- **EXERCISE GOAL**
Transcribe everything in the data from the line containing "Sorted from nearest" down to the line containing "dark water channel at locate(473, 402, 920, 677), engine", both lines included, reproducing them verbatim.

- **RECORDS TO PROCESS**
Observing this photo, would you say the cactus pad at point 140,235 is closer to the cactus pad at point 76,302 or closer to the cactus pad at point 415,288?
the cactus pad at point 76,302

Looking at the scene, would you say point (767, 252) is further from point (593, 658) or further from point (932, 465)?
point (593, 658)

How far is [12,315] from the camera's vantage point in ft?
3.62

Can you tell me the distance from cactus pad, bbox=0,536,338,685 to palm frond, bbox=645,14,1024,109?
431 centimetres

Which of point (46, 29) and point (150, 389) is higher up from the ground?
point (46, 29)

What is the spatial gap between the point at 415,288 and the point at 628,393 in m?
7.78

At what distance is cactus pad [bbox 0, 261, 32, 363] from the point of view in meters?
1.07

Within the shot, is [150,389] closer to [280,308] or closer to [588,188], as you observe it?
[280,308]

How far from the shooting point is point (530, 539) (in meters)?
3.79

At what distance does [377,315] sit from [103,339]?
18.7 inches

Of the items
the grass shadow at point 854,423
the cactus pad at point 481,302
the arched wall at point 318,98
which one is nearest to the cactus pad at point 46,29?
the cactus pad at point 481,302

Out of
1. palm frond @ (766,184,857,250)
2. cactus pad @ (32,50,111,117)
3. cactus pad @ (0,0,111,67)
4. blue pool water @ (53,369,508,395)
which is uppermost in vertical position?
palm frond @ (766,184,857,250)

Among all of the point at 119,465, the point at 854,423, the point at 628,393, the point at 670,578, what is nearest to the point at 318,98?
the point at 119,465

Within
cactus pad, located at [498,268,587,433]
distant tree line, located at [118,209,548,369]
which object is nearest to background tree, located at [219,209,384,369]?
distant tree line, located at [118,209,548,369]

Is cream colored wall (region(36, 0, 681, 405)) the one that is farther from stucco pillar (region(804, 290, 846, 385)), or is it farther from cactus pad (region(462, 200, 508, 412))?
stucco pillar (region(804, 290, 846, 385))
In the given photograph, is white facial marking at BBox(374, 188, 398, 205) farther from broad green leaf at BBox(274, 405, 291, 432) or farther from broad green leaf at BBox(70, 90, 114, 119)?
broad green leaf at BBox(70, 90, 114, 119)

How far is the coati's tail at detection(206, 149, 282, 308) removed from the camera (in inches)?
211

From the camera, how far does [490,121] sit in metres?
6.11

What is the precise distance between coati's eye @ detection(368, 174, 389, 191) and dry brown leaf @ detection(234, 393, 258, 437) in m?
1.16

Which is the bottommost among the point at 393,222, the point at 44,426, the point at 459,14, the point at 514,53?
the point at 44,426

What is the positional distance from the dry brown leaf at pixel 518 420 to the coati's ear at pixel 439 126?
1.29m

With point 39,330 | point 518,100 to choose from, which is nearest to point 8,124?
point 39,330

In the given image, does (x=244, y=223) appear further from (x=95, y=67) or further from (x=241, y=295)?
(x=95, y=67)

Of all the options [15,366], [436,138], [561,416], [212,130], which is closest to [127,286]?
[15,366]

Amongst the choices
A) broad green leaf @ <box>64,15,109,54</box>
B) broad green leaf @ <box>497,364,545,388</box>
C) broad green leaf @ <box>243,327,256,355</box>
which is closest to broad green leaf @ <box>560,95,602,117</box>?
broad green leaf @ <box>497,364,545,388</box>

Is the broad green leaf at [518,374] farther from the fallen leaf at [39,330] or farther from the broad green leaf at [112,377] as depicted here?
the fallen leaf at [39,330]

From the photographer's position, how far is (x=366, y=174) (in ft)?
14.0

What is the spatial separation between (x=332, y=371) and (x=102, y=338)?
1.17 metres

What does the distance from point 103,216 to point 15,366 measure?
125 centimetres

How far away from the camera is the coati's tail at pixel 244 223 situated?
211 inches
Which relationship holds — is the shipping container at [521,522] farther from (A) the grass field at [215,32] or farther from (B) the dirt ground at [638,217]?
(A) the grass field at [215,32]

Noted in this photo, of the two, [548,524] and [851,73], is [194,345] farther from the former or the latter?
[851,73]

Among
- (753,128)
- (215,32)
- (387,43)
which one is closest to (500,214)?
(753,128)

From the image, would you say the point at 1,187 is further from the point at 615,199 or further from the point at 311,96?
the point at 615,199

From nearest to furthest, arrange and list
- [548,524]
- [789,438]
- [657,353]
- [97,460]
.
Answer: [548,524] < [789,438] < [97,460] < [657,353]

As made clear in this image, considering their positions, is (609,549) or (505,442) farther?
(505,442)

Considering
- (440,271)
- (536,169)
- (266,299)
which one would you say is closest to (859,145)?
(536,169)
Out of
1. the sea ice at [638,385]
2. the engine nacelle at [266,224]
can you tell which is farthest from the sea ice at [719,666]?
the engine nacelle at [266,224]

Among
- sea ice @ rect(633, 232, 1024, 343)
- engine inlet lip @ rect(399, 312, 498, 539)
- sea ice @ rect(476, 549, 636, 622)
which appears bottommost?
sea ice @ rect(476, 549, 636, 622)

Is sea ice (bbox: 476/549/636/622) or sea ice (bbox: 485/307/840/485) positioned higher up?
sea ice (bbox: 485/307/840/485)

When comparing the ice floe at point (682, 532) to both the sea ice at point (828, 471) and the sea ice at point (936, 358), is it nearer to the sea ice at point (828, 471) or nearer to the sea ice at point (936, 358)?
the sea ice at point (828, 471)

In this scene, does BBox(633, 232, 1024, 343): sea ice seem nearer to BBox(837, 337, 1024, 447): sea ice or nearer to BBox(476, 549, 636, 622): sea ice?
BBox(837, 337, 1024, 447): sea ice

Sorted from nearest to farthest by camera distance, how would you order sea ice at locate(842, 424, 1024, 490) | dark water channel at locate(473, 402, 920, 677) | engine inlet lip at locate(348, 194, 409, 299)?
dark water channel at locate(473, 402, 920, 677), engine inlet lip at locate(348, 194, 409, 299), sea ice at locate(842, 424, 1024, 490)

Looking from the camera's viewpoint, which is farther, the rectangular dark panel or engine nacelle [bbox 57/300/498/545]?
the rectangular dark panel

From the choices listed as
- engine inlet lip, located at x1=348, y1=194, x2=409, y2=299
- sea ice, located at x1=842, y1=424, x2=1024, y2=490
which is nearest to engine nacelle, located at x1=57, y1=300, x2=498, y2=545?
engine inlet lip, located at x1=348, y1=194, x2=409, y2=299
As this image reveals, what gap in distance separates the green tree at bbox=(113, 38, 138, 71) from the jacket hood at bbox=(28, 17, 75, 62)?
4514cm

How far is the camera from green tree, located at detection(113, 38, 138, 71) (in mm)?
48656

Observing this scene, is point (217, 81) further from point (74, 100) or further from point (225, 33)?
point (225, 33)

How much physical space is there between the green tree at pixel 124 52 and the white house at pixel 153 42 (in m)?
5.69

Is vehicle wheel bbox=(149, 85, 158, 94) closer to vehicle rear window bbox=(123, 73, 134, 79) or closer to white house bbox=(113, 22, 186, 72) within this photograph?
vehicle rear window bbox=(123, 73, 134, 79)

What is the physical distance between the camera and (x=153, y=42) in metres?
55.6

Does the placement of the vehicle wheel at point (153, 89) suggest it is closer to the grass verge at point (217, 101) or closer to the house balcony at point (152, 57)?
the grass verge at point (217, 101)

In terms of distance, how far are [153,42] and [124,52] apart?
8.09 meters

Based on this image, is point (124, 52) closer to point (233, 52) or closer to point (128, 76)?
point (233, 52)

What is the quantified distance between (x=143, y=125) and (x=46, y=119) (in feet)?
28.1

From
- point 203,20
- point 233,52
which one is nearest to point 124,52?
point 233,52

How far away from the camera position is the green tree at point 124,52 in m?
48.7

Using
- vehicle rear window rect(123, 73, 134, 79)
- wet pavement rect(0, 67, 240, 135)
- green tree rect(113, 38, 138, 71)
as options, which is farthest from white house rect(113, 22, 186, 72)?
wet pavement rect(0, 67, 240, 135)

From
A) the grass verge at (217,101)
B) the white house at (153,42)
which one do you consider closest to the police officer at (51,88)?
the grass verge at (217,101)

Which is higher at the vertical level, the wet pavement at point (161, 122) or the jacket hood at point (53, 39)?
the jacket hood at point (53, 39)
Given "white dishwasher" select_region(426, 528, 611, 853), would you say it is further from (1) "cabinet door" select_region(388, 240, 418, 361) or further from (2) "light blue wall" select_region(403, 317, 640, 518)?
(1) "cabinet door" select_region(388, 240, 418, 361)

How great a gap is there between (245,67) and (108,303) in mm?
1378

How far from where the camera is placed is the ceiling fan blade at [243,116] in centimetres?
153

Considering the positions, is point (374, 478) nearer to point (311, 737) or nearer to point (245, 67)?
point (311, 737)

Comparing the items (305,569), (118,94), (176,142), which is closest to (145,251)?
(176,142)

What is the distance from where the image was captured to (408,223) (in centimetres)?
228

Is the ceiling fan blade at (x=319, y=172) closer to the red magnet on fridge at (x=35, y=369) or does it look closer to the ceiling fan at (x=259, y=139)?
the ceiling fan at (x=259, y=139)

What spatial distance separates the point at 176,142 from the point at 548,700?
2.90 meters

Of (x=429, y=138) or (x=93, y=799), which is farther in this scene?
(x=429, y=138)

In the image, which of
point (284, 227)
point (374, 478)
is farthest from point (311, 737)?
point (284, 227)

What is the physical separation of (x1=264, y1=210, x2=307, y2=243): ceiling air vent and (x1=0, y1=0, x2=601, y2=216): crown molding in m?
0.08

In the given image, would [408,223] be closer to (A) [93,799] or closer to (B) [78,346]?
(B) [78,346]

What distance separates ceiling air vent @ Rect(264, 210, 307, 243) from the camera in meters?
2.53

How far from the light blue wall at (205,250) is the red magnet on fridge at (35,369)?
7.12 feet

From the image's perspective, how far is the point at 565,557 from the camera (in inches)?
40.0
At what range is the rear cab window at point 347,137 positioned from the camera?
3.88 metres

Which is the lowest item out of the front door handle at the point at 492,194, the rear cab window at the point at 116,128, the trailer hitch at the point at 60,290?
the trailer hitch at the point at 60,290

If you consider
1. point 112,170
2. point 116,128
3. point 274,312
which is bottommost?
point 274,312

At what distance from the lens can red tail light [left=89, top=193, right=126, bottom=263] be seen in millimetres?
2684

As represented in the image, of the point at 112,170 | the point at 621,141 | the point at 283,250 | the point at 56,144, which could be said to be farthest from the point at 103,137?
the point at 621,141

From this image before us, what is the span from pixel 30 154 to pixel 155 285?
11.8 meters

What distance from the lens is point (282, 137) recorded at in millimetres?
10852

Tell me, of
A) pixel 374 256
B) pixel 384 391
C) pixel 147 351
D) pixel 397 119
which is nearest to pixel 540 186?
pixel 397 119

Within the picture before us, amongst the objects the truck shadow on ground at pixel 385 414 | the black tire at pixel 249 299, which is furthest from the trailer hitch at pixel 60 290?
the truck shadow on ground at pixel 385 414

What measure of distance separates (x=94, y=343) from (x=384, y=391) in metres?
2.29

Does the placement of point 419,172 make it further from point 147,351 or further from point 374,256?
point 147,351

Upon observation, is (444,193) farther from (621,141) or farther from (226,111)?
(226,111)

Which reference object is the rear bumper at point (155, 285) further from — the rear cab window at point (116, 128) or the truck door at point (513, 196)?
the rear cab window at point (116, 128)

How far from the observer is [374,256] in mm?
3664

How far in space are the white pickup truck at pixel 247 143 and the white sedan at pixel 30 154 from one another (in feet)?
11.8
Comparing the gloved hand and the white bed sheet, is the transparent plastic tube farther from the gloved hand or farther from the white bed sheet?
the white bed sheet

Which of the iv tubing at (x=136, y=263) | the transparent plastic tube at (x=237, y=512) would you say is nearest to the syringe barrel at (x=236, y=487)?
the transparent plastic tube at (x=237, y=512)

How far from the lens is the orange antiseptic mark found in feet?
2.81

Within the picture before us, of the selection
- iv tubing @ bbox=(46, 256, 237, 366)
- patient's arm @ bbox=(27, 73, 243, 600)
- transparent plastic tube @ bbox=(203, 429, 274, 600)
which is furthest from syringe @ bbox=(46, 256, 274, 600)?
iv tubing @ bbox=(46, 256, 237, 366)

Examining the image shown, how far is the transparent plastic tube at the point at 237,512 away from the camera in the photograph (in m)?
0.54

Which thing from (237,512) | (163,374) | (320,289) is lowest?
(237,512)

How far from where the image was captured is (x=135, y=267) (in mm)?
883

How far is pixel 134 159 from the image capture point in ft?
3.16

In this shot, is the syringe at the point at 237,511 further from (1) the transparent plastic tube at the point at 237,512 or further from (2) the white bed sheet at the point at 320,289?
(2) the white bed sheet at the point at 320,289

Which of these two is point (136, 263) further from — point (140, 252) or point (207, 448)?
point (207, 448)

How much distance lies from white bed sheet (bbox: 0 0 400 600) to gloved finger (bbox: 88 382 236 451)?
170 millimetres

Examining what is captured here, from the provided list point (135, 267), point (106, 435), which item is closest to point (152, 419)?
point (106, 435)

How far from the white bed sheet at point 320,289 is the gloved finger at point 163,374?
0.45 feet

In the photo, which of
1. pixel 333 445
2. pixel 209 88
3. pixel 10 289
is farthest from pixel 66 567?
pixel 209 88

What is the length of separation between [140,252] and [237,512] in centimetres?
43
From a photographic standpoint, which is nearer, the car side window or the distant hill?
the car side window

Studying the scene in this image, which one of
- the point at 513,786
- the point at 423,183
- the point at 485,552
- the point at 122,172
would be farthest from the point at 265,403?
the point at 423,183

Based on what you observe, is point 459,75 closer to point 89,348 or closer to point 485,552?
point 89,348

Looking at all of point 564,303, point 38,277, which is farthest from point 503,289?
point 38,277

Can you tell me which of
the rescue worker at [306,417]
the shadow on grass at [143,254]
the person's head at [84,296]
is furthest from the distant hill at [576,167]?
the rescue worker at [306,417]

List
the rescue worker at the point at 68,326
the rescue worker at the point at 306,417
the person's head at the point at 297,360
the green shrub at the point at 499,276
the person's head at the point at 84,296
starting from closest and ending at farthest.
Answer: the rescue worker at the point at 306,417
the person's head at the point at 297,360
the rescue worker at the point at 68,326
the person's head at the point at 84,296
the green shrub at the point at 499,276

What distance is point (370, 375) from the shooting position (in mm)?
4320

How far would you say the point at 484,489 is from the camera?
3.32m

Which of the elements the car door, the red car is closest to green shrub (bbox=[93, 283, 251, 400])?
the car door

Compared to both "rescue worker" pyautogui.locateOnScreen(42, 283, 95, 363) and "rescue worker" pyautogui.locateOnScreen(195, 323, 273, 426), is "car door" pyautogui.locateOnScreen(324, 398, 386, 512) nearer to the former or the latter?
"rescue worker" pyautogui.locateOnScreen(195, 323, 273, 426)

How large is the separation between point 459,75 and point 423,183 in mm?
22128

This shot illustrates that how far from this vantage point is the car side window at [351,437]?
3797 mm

- **EXERCISE OUTPUT**
Sorted from nearest to farthest by camera distance, how would you order sea ice at locate(842, 424, 1024, 490) | dark water channel at locate(473, 402, 920, 677) | engine inlet lip at locate(348, 194, 409, 299)?
dark water channel at locate(473, 402, 920, 677), engine inlet lip at locate(348, 194, 409, 299), sea ice at locate(842, 424, 1024, 490)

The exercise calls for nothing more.